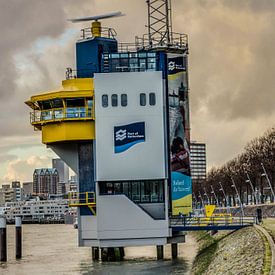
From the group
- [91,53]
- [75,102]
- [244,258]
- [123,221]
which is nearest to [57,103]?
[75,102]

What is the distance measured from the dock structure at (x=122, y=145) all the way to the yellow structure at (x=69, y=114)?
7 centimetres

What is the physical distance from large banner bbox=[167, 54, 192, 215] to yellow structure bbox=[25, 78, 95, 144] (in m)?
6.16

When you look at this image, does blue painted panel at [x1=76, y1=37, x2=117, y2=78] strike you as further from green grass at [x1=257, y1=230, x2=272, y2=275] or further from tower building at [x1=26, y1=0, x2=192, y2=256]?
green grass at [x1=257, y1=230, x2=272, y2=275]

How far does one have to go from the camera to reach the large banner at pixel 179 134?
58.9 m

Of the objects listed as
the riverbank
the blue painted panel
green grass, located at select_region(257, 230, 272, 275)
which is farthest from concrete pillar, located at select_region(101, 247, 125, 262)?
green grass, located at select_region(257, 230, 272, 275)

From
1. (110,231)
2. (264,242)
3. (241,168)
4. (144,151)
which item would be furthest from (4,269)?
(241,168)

==

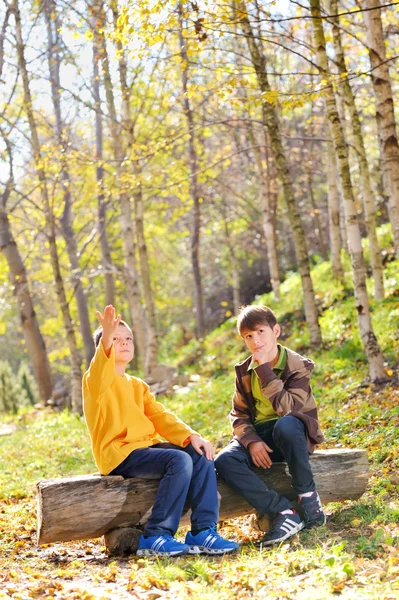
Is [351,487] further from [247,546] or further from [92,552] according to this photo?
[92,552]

* * *

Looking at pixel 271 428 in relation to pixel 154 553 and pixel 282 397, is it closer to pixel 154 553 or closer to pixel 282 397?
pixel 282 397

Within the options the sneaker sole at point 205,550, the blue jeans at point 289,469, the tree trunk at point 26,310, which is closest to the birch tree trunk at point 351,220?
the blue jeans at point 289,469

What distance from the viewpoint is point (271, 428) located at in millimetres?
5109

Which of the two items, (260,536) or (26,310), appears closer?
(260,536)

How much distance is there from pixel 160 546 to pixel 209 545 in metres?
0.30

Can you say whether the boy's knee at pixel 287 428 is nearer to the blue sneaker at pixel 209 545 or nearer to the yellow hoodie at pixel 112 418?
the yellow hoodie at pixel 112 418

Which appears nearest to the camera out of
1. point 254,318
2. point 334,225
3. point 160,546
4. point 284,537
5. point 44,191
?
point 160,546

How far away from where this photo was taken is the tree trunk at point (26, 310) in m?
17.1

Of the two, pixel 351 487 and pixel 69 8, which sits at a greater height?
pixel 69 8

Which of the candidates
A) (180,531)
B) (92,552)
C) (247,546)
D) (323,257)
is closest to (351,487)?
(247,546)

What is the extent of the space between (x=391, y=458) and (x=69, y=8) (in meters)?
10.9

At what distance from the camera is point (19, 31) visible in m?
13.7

## Written request
Reproduce verbatim the stretch of the records from the line containing "From the group" through the line containing "7 centimetres", with both of those lines included.

## Exercise answer
From the group
- [91,53]
- [75,102]
- [244,258]
- [123,221]
which is nearest to [57,103]?
[75,102]

What is the distance measured from the dock structure at (x=122, y=145) all the way to the yellow structure at (x=69, y=114)?
7 centimetres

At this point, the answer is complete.